--- Start RECORDS ---
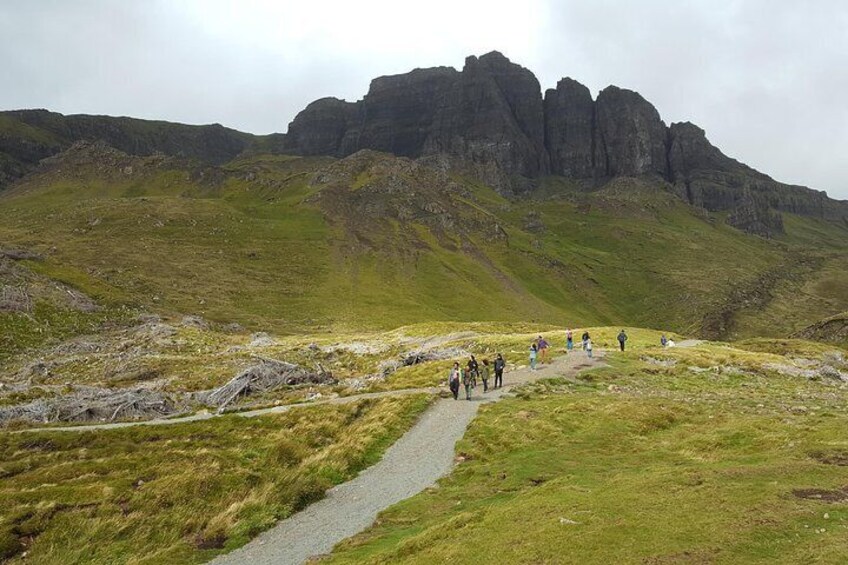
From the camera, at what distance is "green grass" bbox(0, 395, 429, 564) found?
2012 cm

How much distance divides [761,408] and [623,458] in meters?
14.9

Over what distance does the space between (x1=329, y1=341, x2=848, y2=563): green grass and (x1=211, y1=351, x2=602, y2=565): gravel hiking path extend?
1.07 m

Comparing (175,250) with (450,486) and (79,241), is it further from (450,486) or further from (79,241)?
(450,486)

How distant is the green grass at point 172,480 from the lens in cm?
2012

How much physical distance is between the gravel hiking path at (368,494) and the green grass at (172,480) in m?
0.83

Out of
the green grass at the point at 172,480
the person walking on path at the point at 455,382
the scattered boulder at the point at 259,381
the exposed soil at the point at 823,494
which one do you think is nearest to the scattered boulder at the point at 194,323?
the scattered boulder at the point at 259,381

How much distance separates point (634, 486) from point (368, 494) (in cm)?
1182

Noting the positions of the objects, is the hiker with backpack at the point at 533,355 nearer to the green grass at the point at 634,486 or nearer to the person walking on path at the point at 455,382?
the green grass at the point at 634,486

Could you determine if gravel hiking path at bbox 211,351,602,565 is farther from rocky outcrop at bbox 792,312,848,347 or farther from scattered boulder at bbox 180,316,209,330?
rocky outcrop at bbox 792,312,848,347

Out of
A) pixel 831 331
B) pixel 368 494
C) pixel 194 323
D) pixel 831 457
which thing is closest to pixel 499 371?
pixel 368 494

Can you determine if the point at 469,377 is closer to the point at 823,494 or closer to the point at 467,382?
the point at 467,382

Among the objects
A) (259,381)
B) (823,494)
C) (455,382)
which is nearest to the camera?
(823,494)

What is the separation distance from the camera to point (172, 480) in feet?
82.1

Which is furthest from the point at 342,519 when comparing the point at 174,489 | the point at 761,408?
the point at 761,408
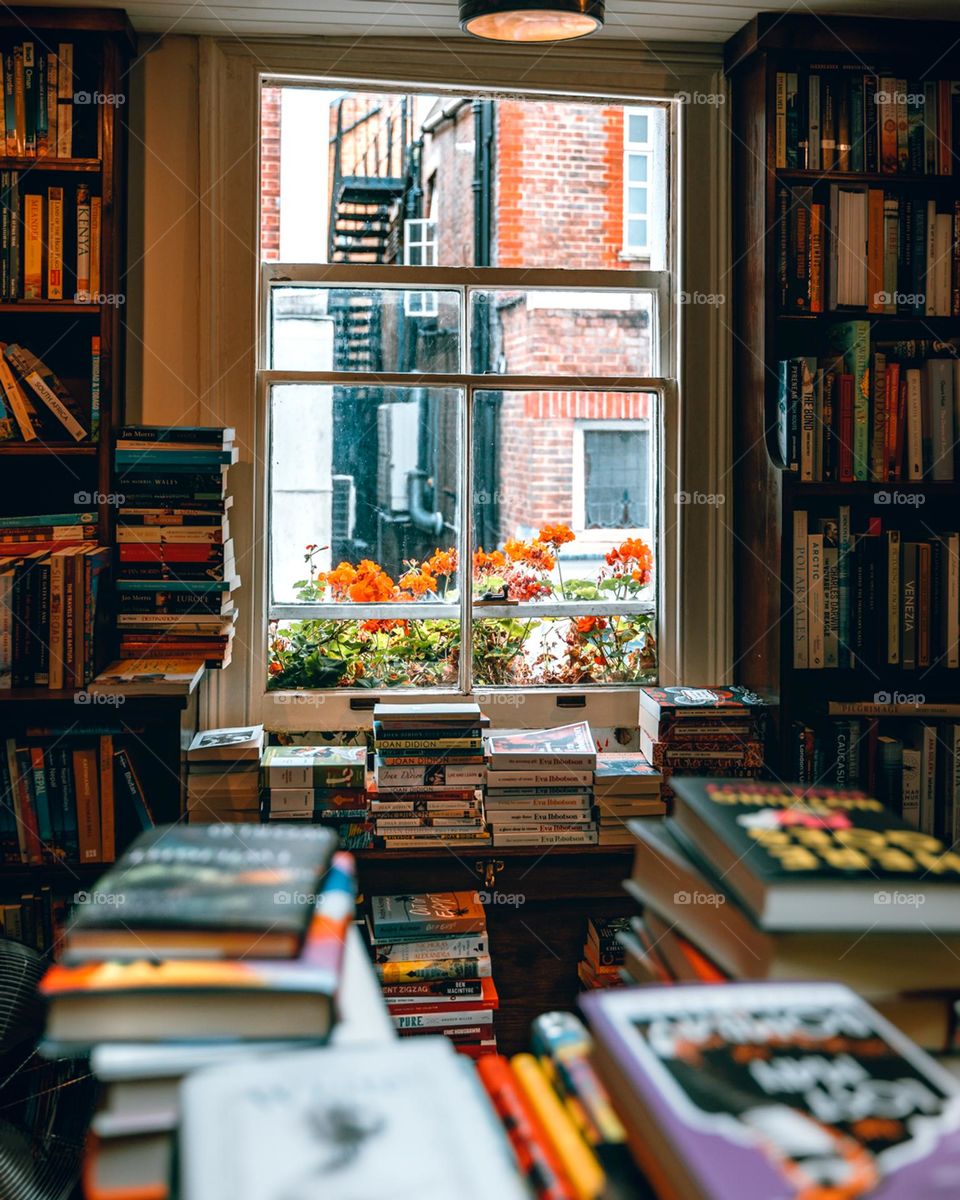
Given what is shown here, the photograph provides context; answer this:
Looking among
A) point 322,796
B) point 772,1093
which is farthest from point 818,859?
point 322,796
--- End RECORDS ---
Print only the lines from the line that contains "How much distance separates" to the final line of the data, inclusive. Pictures stay out.

How much distance separates point (634, 486) from point (368, 494) (in cm)?
1182

Noting the positions of the objects, is the hiker with backpack at the point at 533,355 nearer to the green grass at the point at 634,486 or nearer to the person walking on path at the point at 455,382?
the green grass at the point at 634,486

Could you determine if gravel hiking path at bbox 211,351,602,565 is farther from rocky outcrop at bbox 792,312,848,347 or farther from scattered boulder at bbox 180,316,209,330?
rocky outcrop at bbox 792,312,848,347

Out of
A) pixel 831 331
B) pixel 368 494
C) pixel 194 323
D) pixel 831 457
which thing is closest to pixel 499 371?
pixel 368 494

Can you determine if the point at 469,377 is closer to the point at 823,494 or closer to the point at 467,382?
the point at 467,382

Among the objects
A) (259,381)
B) (823,494)
C) (455,382)
which is nearest to the camera?
(823,494)

What is the separation distance from the camera to point (172, 480) in feet?
82.1

Which is furthest from the point at 342,519 when comparing the point at 174,489 | the point at 761,408?
the point at 761,408
Given what is shown here, the photograph provides context; answer this:
Looking among
A) point 322,796
B) point 772,1093
which is farthest from point 818,859?
point 322,796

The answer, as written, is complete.